__EXERCISE__
The reply needs the lines from the one containing "優勝した山田さん(左)と若井さん" through the end of the material, each repeated exactly, and no pictures.

__RECORDS SHOWN__
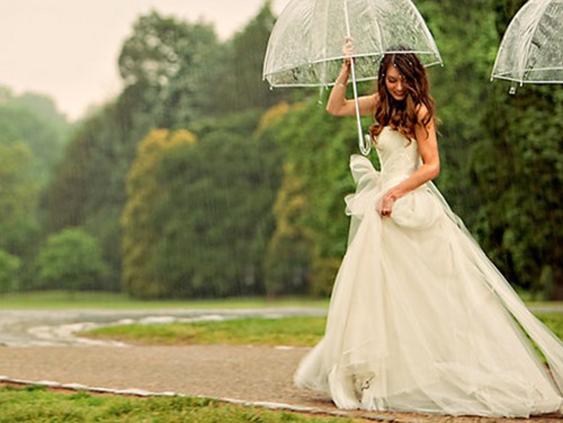 source simply peachy - Parapluie Mariage Pluvieux Mariage Heureux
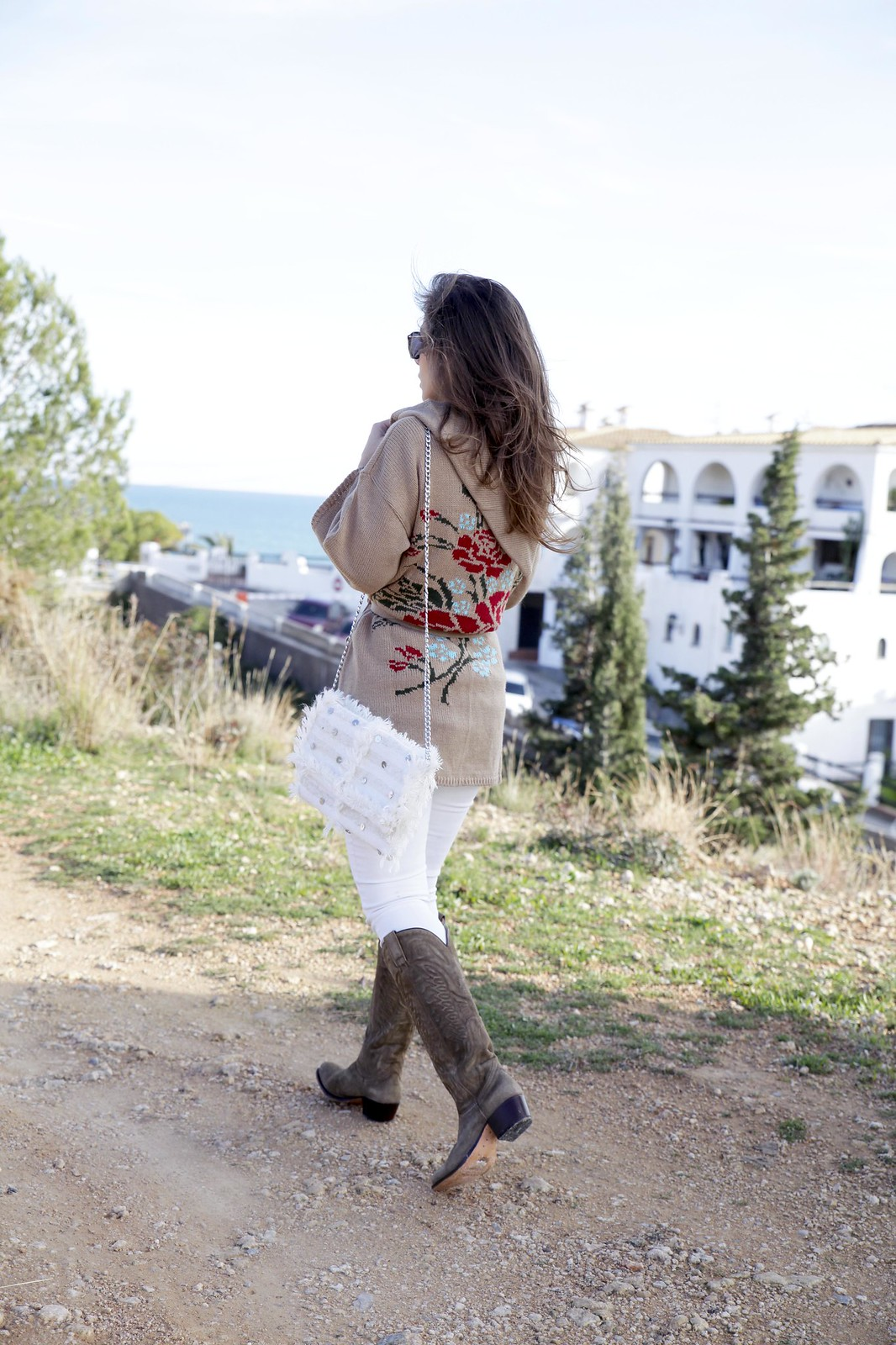 04_trend_alert_flowers_outfit_spring_blogger_influencer_barcelona_theguestgirl_laura_santolaria
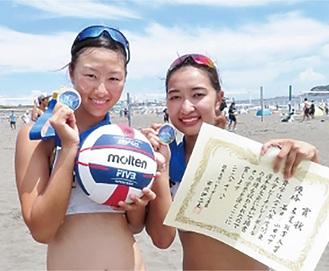 優勝した山田さん(左)と若井さん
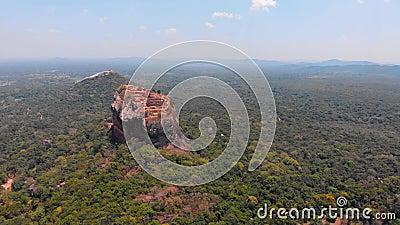 Vesting van de Sigiriya de oude rots in Centrale Provincie van Sri Lanka stock video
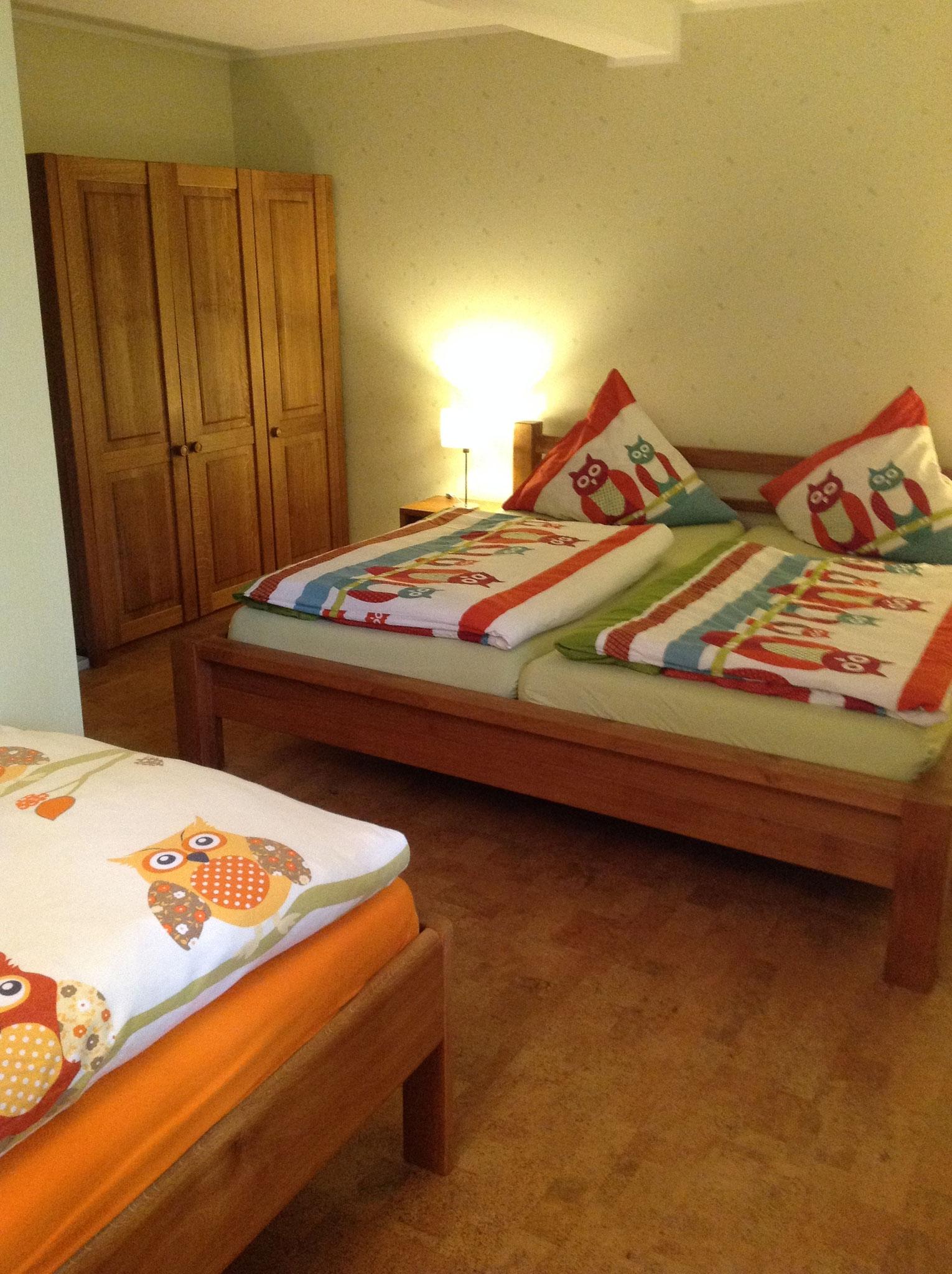 Schlafzimmer 3 -4 Betten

__SOLUTION__
 優勝した山田さん(左)と若井さん
 Vesting van de Sigiriya de oude rots in Centrale Provincie van Sri Lanka stock video
 Schlafzimmer 3 -4 Betten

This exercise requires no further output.